L'essentiel de l'avis porte donc sur la "responsabilité", et l'idée est de faciliter les plaintes des justiciables et de développer les poursuites disciplinaires contre les magistrats. 

 

De la procédure au fond

 

L'état actuel du droit a l'avantage d'être précis. Il figure dans l'article 43 alinéa du statut de la magistrature : "Constitue un des manquements aux devoirs de son état la violation grave et délibérée par un magistrat d'une règle de procédure constituant une garantie essentielle des droits des parties, constatée par une décision de justice devenue définitive". Des poursuites disciplinaires peuvent donc être diligentées en cas de manquement à une règle de procédure. En excluant les règles de fond, cette disposition interdit toute pression sur le contenu de la décision de justice. 

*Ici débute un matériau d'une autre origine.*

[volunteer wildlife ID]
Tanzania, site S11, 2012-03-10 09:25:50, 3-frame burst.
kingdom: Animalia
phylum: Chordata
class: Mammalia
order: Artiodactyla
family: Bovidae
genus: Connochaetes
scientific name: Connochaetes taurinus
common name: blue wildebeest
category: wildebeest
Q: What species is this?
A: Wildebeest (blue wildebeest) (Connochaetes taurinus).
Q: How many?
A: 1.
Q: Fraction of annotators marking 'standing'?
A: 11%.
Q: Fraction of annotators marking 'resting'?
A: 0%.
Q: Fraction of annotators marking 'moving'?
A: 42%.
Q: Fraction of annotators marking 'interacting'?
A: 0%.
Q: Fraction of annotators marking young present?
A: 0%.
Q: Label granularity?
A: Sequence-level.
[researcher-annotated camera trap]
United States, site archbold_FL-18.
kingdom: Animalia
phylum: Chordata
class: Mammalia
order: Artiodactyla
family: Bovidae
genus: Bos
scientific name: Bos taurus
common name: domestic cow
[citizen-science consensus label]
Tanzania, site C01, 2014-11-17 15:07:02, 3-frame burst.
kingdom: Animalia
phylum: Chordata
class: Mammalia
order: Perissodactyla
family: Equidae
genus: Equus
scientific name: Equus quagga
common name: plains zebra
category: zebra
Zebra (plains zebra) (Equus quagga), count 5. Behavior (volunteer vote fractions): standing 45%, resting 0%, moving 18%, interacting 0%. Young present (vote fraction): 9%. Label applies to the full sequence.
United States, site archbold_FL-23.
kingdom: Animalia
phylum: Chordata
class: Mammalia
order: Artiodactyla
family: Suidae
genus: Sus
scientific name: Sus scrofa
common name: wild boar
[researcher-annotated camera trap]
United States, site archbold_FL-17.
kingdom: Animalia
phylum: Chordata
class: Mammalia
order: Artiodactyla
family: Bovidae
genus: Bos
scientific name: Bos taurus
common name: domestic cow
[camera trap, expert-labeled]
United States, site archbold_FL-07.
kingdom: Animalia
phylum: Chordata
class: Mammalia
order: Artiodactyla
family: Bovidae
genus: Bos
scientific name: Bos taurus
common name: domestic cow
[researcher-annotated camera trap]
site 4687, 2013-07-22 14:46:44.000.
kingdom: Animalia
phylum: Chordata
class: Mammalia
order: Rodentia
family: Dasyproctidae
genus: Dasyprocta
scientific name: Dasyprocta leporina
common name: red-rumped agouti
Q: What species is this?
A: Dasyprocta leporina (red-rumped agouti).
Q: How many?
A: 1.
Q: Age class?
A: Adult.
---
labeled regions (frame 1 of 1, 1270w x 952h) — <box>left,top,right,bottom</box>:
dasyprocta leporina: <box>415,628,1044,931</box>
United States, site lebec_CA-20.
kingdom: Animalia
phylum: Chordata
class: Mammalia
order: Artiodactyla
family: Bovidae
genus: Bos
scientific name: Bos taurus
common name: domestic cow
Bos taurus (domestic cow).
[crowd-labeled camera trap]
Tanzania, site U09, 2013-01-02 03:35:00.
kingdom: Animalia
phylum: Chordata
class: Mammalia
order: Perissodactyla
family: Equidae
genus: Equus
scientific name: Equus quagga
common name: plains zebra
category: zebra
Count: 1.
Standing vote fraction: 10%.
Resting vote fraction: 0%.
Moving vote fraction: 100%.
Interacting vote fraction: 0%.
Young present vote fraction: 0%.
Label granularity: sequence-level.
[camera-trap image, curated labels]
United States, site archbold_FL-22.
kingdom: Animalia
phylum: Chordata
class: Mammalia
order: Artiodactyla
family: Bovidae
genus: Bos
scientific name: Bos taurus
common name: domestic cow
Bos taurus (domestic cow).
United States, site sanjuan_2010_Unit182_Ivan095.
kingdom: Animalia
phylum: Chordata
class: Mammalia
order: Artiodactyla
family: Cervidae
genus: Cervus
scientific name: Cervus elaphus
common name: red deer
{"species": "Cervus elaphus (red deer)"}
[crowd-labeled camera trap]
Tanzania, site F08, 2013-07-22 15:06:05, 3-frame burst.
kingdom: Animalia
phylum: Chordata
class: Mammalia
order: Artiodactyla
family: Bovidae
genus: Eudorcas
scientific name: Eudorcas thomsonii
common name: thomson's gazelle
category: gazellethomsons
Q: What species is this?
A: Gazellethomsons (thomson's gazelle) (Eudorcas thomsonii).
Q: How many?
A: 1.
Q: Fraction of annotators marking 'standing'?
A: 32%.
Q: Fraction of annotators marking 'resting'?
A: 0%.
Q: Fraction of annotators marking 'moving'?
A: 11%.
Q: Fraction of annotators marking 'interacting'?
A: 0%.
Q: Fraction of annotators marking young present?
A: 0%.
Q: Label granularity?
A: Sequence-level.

Précisément, Emmanuel Macron s'est montré très clair dans sa demande d'avis, indiquant qu'il s'agit désormais de sanctionner "l'insuffisance dans l'acte juridictionnel". Certes, on doit pouvoir sanctionner un magistrat qui a pris une décision grossièrement illégale, par exemple empreinte de partialité, ou qui s'est trouvé au coeur d'un conflit d'intérêt. Mais le droit autorise déjà de telles poursuites, et l'on se souvient que trois magistrats de la Cour de cassation ont été mis en cause pour ne pas s'être déportés dans un contentieux mettant en cause un éditeur juridique qui les rémunérait pour rédiger des articles.

 

 


 

 Représentants de la loi. Adrien Barrère. 1927

La déontologie, sans définition

 

L'avis du CSM se montre beaucoup plus imprécis.  Il ne donne aucune définition de ce que pourrait être un manquement disciplinaire dans un domaine où la frontière entre la sanction et la pression peut se révéler extrêmement délicate à définir. Il emploie ainsi la notion de "déontologie", indiquant qu'elle devrait "être placée au coeur de la fonction de magistrat". Au-delà de cette formule aussi accrocheuse que vide, il est précisé qu'elle pourrait devenir un élément de l'évaluation des magistrats.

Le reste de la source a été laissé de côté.